=== DATA IN THIS EXERCISE ===

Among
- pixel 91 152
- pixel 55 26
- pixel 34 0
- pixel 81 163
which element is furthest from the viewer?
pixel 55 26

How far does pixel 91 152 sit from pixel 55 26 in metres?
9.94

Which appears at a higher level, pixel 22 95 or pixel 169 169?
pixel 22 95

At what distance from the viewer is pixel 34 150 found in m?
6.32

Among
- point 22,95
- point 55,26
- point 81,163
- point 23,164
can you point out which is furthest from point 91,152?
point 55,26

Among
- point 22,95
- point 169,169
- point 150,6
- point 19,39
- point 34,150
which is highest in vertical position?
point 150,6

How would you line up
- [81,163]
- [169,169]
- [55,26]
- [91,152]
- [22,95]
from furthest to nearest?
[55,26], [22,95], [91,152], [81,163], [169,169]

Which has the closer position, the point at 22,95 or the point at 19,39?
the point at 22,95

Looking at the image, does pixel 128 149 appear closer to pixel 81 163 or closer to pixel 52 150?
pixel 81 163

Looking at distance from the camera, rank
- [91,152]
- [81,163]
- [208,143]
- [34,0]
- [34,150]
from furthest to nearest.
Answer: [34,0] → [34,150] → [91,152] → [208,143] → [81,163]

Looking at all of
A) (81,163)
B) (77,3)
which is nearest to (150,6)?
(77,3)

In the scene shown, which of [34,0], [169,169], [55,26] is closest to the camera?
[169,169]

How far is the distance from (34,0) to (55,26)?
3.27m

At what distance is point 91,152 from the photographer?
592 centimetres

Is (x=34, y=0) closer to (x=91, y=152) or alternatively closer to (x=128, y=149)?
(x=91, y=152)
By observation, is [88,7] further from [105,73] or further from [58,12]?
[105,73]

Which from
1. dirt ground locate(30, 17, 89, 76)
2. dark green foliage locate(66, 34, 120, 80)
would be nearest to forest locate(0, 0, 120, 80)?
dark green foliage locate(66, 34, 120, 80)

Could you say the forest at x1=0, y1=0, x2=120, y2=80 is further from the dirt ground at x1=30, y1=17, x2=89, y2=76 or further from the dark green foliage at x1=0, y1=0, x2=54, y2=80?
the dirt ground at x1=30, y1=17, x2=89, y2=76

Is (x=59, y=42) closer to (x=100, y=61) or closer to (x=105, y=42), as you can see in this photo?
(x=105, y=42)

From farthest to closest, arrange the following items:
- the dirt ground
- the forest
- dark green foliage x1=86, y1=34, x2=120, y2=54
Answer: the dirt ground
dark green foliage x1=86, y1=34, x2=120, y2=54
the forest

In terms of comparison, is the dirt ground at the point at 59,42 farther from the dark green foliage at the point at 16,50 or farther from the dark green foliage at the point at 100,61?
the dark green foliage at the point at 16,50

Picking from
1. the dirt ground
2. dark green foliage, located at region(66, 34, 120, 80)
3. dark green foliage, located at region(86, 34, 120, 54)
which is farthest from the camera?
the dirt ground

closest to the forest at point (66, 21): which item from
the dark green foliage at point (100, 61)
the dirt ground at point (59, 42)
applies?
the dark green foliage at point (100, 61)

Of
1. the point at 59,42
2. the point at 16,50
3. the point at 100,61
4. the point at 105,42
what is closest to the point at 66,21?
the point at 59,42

===
=== DATA IN THIS EXERCISE ===

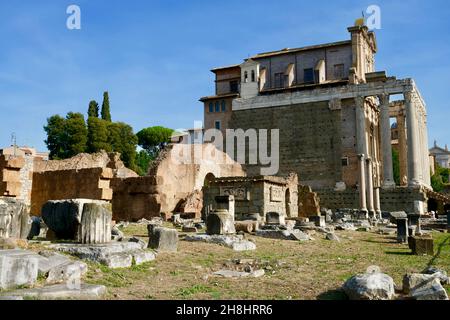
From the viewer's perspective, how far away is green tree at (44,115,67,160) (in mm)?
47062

===

Please pull out every line in the records that contains the string "viewer", matching case exactly.

which element is furthest from the viewer?
At what distance from the viewer is pixel 34 150 found in m?
From the viewer's perspective, how far away is green tree at (44,115,67,160) (in mm)?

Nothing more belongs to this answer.